About the Greenhouse
In 1987, plans were made to tear down the greenhouse on the roof of the Biological Sciences building and relocate a new facility on the west side of the building. In 1988, the current Biological Sciences greenhouse opened its doors.
Today, the 14-room facility houses the research projects of staff and graduate students as well as teaching materials for the various plant-related classes offered by the department.
The greenhouse itself is mostly a glass structure with an aluminum frame. Two east-to-west rows of rooms open out onto a central hallway with ridge vents. Fans in each room pull in air from this central hallway, through water soaked pads, to cool the rooms via evaporative cooling. Vertical unit heaters use steam to heat the greenhouse. Thermostats in each room control the temperature to each researcher's specifications.

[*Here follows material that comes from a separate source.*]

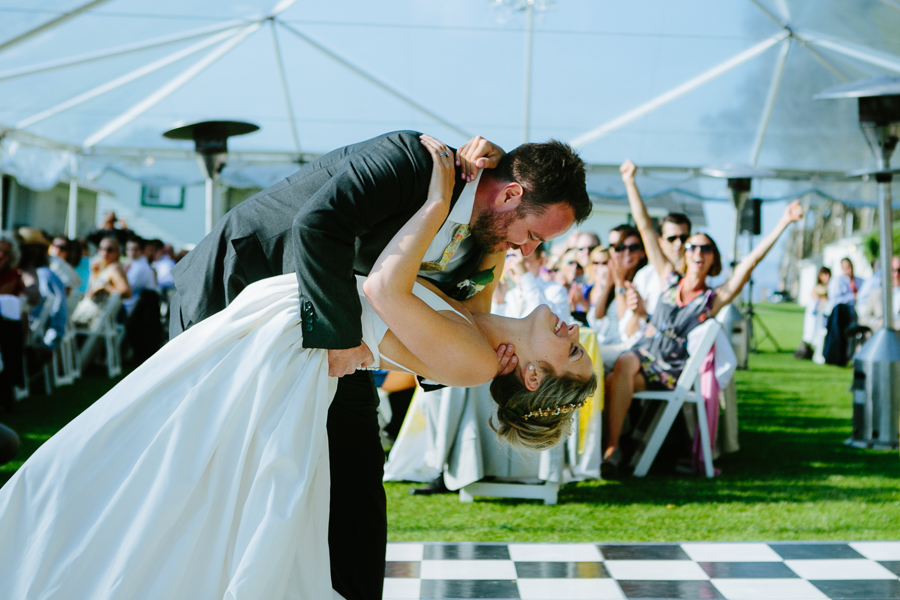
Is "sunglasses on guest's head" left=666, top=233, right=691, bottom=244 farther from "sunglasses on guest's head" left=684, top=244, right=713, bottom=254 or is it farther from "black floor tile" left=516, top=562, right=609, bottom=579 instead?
"black floor tile" left=516, top=562, right=609, bottom=579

The water pumped through all the hoses and the automatic irrigation system in the greenhouse is reverse osmosis (R/O) water, which prevents the ill effects the plants could suffer from the city water high in salts. Once a week, all the plants are fed when fertilizer is injected into the water system. The plants are monitored for pests on a weekly basis and treated as needed.
More than half of the greenhouse space is devoted to research endeavors. Cotton is the main focus. Currently, six researchers, their post-doctoral associates, and their graduate students make use of this facility. Among them are physiologists, geneticists, and a taxonomist.

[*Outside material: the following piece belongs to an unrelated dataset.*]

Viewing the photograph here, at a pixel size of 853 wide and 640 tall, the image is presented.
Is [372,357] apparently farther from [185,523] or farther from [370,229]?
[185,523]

The rest of the greenhouse space is devoted to teaching. The introductory botany and plant physiology classes use various materials grown for them for their laboratory sections. Plant taxonomy and plant morphology classes use the existing collection of tropical and garden-variety plants to study their characteristics.
Two conservatory rooms contain various tropical specimens, many of which are grown from seed. An intermittent mist system gives these rooms the feel of a tropical rainforest. Some of the highlight plants include Banana (Musa sp.), Coffee, various palms, ferns, and orchids.